◆ Exercise aim ◆
The text below about universal healthcare in the United States says the simple law has spawned several things. List each of them as the text names them.

◆ Exercise passage ◆
-*-

The United States Already Has Universal Healthcare
Wonks Anonymous has recently heard a great deal of talk on the right about the wisdom and feasibility of offering universal health care, particularly when no provision is made to prevent illegal immigrants from enjoying this benefit.
Wonks Anonymous would like to inform these concerned citizens that they are wasting their breath because the United States already has a government mandated universal health care program. The Emergency Medical Treatment and Active Labor Act, EMTALA, was passed in 1986 to insure that no one in need of emergency medical treatment or in active labor was turned away from a hospital emergency department or labor and delivery facility because they did not appear to be able to pay. Our president is correct. People can always go the the emergency room.
EMTALA is in fact a worthy emblem of our health policy. It originated from a real problem. No one wanted to pay for medical care for the poor and uninsured so hospitals did their best to avoid providing care to these patients whenever possible. Some people died and some others lost their babies while they were trying to get care. This created a situation with identifiable villains, bad hospital administrators. A law was passed to force them to behave and the problem of medical care for the poor was "solved". The legislature could go on to the next problem and the next law.
The solution is quite characteristic of our health policy for a number of reasons:
- The simple law has spawned a great many implementing regulations, legal cases, official and unofficial compliance reports and so on. Hospitals and providers that care for the indigent try to recover some of their costs creating employment for collection agencies. This is job creation at its finest.

-*-

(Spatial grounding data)
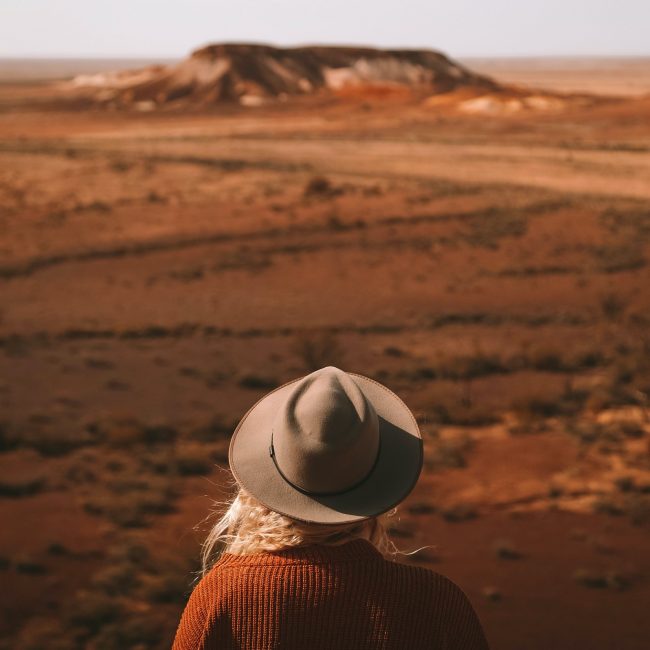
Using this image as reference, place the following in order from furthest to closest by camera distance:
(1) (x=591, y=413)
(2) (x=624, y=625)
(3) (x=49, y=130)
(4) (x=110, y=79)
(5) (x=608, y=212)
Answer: (4) (x=110, y=79) < (3) (x=49, y=130) < (5) (x=608, y=212) < (1) (x=591, y=413) < (2) (x=624, y=625)

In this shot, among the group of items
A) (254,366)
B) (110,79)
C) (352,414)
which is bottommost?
(254,366)

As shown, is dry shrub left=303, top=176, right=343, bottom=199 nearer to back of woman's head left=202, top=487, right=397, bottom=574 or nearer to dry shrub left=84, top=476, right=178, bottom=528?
dry shrub left=84, top=476, right=178, bottom=528

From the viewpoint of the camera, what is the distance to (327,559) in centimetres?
174

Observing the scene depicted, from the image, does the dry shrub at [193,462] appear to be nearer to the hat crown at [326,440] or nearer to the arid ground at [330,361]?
the arid ground at [330,361]

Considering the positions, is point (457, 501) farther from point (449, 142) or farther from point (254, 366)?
point (449, 142)

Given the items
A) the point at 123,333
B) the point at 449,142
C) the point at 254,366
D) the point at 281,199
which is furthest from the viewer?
the point at 449,142

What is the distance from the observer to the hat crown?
5.57 feet

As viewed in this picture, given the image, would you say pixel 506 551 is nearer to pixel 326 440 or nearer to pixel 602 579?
pixel 602 579

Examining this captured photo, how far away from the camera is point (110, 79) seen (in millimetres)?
85750

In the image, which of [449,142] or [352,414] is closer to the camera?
[352,414]

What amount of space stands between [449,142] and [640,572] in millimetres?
41086

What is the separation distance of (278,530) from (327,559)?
0.43ft

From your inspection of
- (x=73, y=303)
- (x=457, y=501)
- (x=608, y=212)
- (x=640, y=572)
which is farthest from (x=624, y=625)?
(x=608, y=212)

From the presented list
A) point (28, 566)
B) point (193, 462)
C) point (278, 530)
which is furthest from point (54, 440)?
point (278, 530)
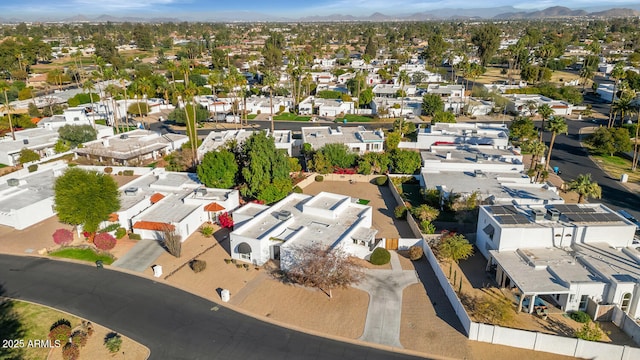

-*-

◆ Output of the task ◆
- Implementing regulations
- Legal cases
- Official and unofficial compliance reports